关 键 词:紫杉醇  长循环热敏脂质体  热敏脂质体  热疗  
收稿时间:2014-04-15

Pharmacodynamics of paclitaxel long-circulating thermo-sensitive liposome in Lewis tumor-bearing mice
GU Sheng-jiu;LI Mei-bo;ZHAO Wen-peng;ZHU Kai-mei. Pharmacodynamics of paclitaxel long-circulating thermo-sensitive liposome in Lewis tumor-bearing mice[J]. Chinese Journal of Hospital Pharmacy, 2015, 35(7): 583-587. DOI: 10.13286/j.cnki.chinhosppharmacyj.2015.07.05
Authors:GU Sheng-jiu  LI Mei-bo  ZHAO Wen-peng  ZHU Kai-mei
Affiliation:Guilin Medical University, Guangxi Guilin 541004, China
Abstract:OBJECTIVE To investigate the tumor inhibiting effects of paclitaxel long-circulating thermo-sensitive liposome(PLTL) in mice bearing Lewis lung carcinoma cells.METHODS A tumor-bearing mouse model was established and divided into five groups randomly: control, heat, PTX, paclitaxel thermo-sensitive liposome (PTL) and PLTL groups.The tumor activity of PLTL subject to local hyperthermia was determined by detecting the weight of tumor, observing tumor tissue and its organization form by HE and detecting cell apoptosis by flow cytometry and TUNEL. RESULTS The inhibition ratio of tumor in PTX, PTL and PLTL groups was 46.15%, 51.48% and 70.12%, respectively. Cell apoptosis was detected by flow cytometric and TUNEL method, PTX, PTL and PLTL could induce tumor cell apoptosis and to achieve tumor inhibition, the apoptosis rates: PLTL > PTL > PTX. As observed by pathology, PLTL could increase anticancer effects and cause local inflammation response.

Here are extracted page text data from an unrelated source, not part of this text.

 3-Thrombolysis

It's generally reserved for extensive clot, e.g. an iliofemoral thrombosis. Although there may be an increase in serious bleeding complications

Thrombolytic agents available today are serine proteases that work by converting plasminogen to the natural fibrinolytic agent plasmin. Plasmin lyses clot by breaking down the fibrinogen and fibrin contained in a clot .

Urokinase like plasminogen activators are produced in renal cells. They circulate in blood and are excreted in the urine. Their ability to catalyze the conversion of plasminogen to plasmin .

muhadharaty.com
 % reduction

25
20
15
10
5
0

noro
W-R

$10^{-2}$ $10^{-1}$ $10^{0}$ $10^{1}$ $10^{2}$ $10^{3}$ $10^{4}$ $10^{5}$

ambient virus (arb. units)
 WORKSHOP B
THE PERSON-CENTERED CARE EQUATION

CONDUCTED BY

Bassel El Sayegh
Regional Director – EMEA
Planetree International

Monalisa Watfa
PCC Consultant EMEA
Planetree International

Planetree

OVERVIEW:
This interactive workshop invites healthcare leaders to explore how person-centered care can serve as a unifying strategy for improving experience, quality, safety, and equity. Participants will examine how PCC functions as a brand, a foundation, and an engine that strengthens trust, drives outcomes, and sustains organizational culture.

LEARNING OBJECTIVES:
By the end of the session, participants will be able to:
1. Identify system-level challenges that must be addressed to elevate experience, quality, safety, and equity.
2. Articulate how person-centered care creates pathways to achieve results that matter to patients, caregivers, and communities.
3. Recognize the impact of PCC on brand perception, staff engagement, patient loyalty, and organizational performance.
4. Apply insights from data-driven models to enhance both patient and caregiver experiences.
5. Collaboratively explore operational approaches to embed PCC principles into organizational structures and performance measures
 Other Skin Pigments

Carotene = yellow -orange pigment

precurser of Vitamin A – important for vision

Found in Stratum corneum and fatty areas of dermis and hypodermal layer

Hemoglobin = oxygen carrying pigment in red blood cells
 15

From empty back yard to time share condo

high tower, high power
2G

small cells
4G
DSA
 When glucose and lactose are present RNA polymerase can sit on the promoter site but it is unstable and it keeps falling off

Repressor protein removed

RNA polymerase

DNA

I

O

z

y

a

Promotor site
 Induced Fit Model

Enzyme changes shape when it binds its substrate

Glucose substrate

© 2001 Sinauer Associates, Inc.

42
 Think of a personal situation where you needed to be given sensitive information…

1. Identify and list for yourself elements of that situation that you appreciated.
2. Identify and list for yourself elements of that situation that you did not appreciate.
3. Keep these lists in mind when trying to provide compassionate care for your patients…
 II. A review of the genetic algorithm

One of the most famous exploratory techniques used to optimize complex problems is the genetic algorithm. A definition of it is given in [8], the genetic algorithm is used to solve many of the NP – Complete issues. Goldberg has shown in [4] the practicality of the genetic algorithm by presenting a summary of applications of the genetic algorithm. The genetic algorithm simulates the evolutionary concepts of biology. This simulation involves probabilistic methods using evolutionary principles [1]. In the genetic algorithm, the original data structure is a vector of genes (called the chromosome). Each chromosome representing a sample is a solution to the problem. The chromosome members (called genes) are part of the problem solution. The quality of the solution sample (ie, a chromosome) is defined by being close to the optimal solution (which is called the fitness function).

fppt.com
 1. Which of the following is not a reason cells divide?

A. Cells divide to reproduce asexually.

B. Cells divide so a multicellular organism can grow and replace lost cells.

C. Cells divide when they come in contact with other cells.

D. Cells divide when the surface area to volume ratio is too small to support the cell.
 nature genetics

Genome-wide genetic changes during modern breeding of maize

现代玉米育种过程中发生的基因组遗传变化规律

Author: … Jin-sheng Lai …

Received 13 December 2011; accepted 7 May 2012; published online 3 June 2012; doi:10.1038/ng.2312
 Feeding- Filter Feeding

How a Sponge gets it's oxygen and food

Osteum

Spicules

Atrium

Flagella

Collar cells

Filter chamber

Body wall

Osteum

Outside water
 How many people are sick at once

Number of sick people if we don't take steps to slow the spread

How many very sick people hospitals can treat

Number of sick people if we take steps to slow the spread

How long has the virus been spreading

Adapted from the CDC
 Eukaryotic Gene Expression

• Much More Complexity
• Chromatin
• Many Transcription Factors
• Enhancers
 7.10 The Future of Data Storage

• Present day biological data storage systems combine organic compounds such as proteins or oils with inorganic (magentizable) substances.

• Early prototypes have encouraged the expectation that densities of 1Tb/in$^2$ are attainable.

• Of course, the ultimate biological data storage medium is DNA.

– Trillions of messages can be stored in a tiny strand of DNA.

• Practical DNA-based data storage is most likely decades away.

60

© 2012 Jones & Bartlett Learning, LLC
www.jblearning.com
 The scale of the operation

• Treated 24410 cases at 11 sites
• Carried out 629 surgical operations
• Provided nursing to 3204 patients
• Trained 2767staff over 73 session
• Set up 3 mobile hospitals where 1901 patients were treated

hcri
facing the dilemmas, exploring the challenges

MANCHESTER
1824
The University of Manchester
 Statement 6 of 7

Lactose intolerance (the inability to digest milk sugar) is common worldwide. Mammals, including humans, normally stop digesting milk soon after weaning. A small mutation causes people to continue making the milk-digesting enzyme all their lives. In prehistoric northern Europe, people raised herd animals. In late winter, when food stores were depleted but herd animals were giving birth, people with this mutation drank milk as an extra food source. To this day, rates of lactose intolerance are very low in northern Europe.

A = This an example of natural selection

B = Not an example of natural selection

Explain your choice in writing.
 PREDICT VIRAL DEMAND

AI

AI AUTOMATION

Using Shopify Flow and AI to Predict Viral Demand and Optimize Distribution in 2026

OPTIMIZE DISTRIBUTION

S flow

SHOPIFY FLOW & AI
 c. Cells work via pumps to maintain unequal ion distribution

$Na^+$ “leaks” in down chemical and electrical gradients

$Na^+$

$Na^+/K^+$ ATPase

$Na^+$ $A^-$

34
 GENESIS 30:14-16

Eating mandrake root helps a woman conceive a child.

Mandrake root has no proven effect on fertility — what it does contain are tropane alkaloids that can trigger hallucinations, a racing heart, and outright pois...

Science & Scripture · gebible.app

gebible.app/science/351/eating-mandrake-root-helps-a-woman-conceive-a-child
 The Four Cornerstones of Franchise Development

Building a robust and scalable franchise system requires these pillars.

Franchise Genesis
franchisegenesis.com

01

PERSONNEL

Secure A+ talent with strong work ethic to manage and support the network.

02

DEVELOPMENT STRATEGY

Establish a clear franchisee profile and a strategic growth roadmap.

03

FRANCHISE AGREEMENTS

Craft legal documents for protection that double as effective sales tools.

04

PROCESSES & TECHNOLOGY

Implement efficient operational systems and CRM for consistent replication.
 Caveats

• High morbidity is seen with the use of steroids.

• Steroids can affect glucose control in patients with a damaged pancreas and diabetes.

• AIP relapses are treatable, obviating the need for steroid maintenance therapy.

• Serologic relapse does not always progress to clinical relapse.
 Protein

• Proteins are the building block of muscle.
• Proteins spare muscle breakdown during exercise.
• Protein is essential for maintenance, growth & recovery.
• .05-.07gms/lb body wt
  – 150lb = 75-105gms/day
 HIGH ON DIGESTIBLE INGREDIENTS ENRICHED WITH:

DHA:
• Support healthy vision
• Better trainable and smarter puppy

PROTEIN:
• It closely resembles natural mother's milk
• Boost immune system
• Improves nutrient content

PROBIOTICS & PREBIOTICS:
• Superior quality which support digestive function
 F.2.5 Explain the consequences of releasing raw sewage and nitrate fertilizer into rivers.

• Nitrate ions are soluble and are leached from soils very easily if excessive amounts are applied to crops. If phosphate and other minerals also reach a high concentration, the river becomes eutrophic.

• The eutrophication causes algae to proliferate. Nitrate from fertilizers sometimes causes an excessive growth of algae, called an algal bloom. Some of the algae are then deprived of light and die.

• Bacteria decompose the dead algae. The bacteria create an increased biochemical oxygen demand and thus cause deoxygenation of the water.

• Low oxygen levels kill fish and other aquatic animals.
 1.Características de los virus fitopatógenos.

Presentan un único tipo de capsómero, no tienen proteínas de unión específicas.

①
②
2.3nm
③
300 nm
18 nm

Survival experiments showed that, PLTL could reduce drug side effects and prolong the survival time. CONCLUSION Compared with PTX and PTL, PLTL has evident thermo-sensitive characteristics and can enhance the antitumor activity of paclitaxel remarkably when combined with local hyperthermia.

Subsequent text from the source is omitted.